For the sake of those still in the dark regarding the collapse of FTX; I’ll attempt a brief summary (based on currently known facts).

Until it declared bankruptcy on the 11th of November 2022, FTX was one of the world’s largest cryptocurrency exchanges. According to Investopedia, “a cryptocurrency exchange is an online marketplace where users, buy, sell and trade cryptocurrency.” They essentially allow users to trade cryptocurrency for cash or other digital currencies.

FTX was an umbrella company that had several subsidiaries owned by the principal actor in this mess – Sam Bankman-Fried (SBF) and his 2 co-founders.  These companies were – FTX itself, a venture capital firm, Alameda its hedge fund and an international exchange.

FTX has (or had) an underlying token – FTT which offered certain benefits to users of the exchange. It was essentially a share in the exchange which the company was to buy back from its holders using part of its profit.

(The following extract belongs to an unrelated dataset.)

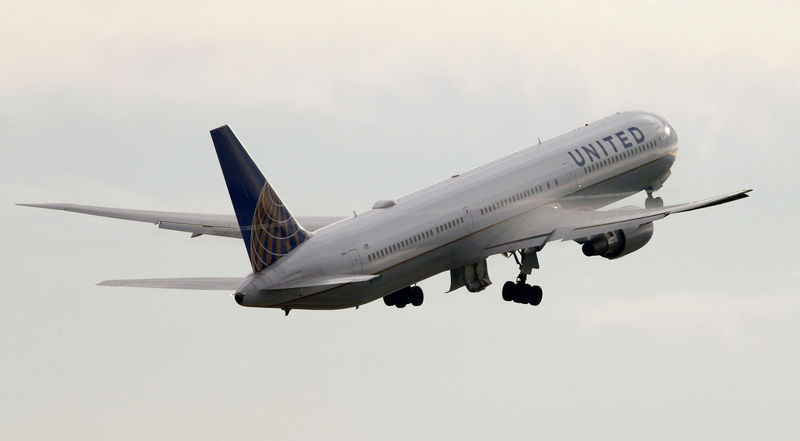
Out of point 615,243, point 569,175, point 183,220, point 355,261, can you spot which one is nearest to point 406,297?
point 355,261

The problem started when one of FTX’s competitors, Binance (who incidentally was also an early investor in FTX) decided to liquidate his FTT tokens – $500 million worth of them.

This invariably led to a run on FTX as customers withdrew $6 billion within 48 hours which subsequently led to the need to declare bankruptcy.

Although that was the immediate cause, events after the fact have shown that the lack of proper corporate governance between FTX and Alameda was majorly responsible for the collapse.

For instance, it was discovered that Alameda never remitted to FTX value or cash for transactions done on its behalf. Remember that FTX as an exchange couldn’t receive money directly, so Alameda would receive such funds on its behalf.

However, rather than pass them on, Alameda traded with these depositors’ funds and mostly made a loss doing so. In fact, it lost $8 billion in 3 years.

If these funds had been ring-fenced as expected by regulatory standards, they ought to have been able to withstand the depositor run on it.

Also, the lack of a board of directors meant that there were no external parties advising SBF and his co-founders.

So for me, this entire incident serves as a reminder that best practice must be maintained at all times in all my dealing, financial or otherwise. That there is a need to have my personal oversight team as no one can truly do life without mentors or advisers.